What you should do
Only an exact copy belongs in the answer: the line with "将锡膏或贴片胶准确地漏印到PCB的焊盘上，为元器件贴装做好准备。" and every line after it through the end of the records, pictures left out.

[Start of Attachment]

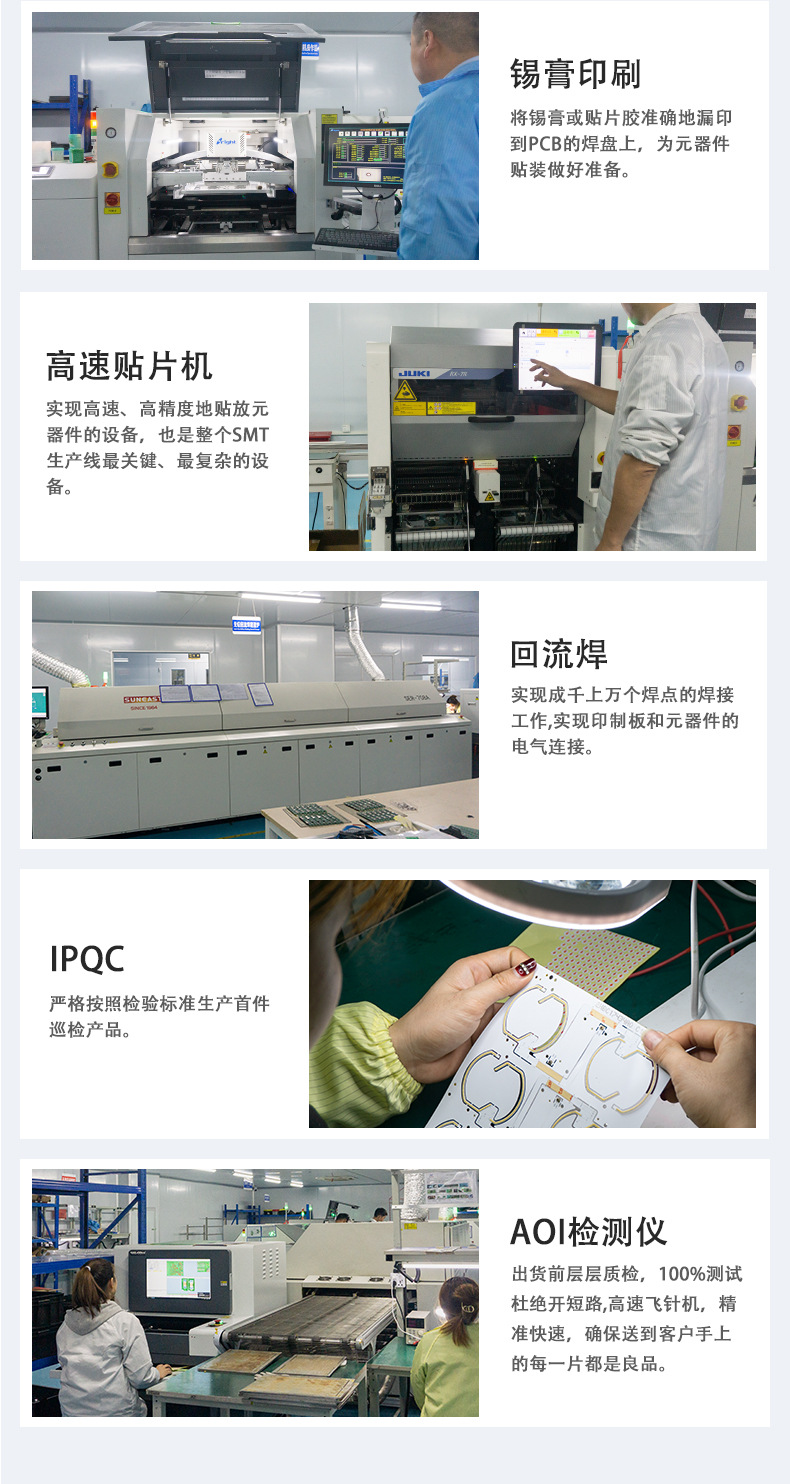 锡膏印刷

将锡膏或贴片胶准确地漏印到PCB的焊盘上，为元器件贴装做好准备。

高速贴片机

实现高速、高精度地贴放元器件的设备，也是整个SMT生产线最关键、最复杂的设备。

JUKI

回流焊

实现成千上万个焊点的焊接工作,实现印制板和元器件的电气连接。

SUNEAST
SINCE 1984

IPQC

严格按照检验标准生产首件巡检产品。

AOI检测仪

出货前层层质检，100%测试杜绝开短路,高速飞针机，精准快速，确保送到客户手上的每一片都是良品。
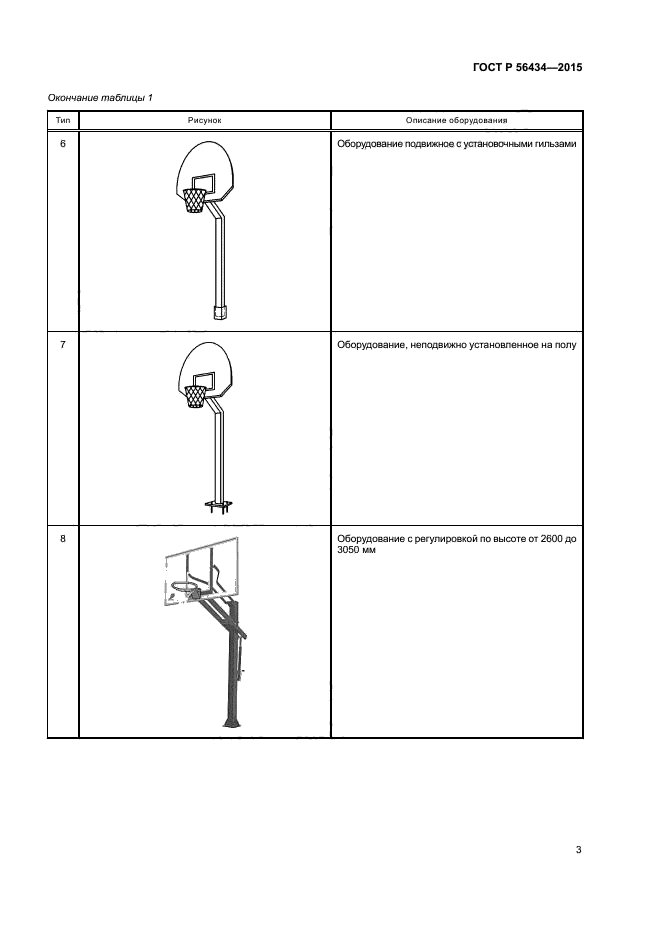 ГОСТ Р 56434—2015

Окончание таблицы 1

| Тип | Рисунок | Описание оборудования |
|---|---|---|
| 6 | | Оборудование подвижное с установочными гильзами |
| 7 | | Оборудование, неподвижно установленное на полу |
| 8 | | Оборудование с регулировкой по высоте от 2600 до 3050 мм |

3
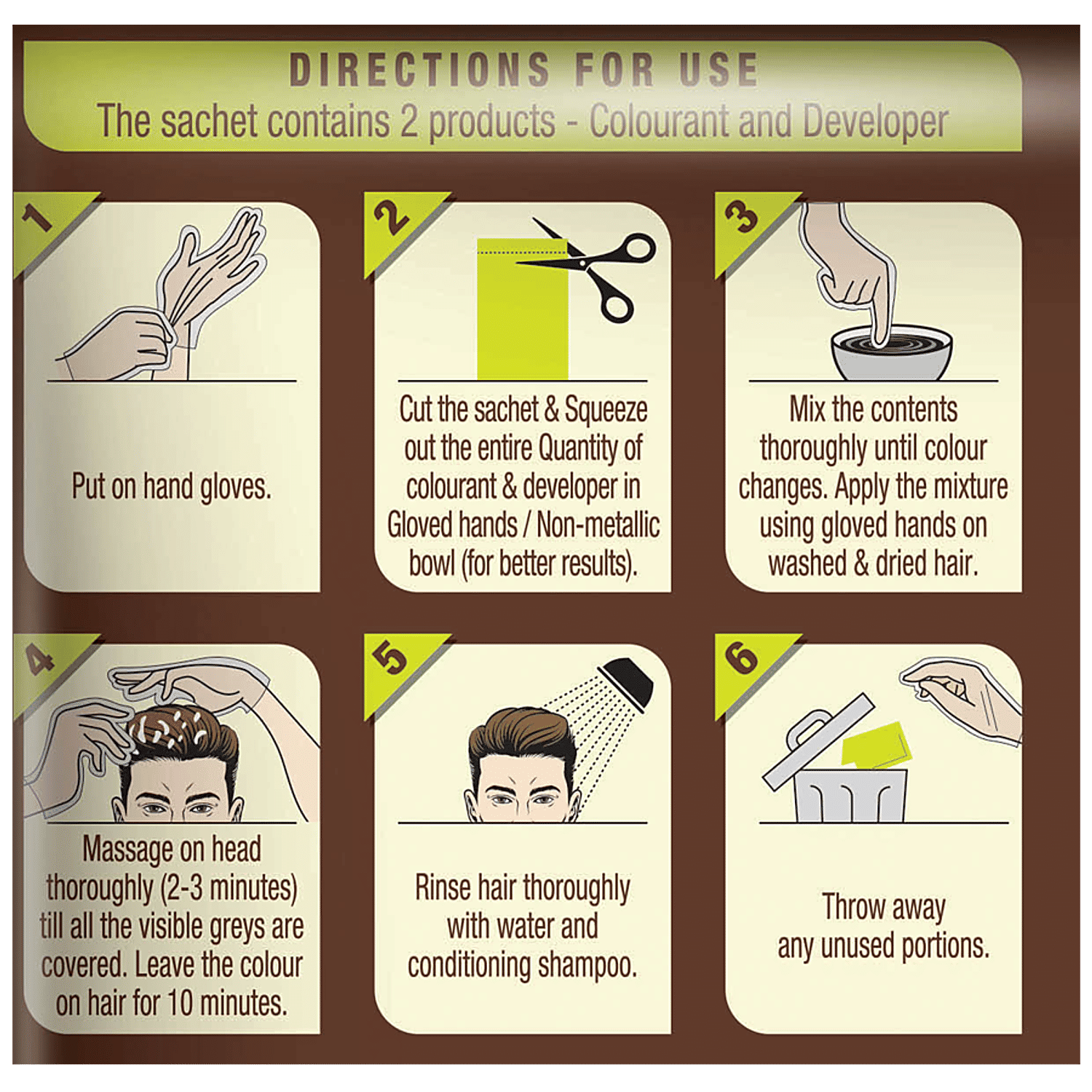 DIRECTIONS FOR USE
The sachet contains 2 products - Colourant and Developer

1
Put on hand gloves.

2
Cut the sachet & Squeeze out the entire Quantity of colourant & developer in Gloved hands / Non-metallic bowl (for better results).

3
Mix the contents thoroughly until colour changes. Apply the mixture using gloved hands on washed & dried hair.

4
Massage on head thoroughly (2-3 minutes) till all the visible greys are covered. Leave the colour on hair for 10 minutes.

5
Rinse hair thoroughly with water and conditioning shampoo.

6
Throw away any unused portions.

[End of Attachment]

Answer section
将锡膏或贴片胶准确地漏印到PCB的焊盘上，为元器件贴装做好准备。

高速贴片机

实现高速、高精度地贴放元器件的设备，也是整个SMT生产线最关键、最复杂的设备。

JUKI

回流焊

实现成千上万个焊点的焊接工作,实现印制板和元器件的电气连接。

SUNEAST
SINCE 1984

IPQC

严格按照检验标准生产首件巡检产品。

AOI检测仪

出货前层层质检，100%测试杜绝开短路,高速飞针机，精准快速，确保送到客户手上的每一片都是良品。
 ГОСТ Р 56434—2015

Окончание таблицы 1

| Тип | Рисунок | Описание оборудования |
|---|---|---|
| 6 | | Оборудование подвижное с установочными гильзами |
| 7 | | Оборудование, неподвижно установленное на полу |
| 8 | | Оборудование с регулировкой по высоте от 2600 до 3050 мм |

3
 DIRECTIONS FOR USE
The sachet contains 2 products - Colourant and Developer

1
Put on hand gloves.

2
Cut the sachet & Squeeze out the entire Quantity of colourant & developer in Gloved hands / Non-metallic bowl (for better results).

3
Mix the contents thoroughly until colour changes. Apply the mixture using gloved hands on washed & dried hair.

4
Massage on head thoroughly (2-3 minutes) till all the visible greys are covered. Leave the colour on hair for 10 minutes.

5
Rinse hair thoroughly with water and conditioning shampoo.

6
Throw away any unused portions.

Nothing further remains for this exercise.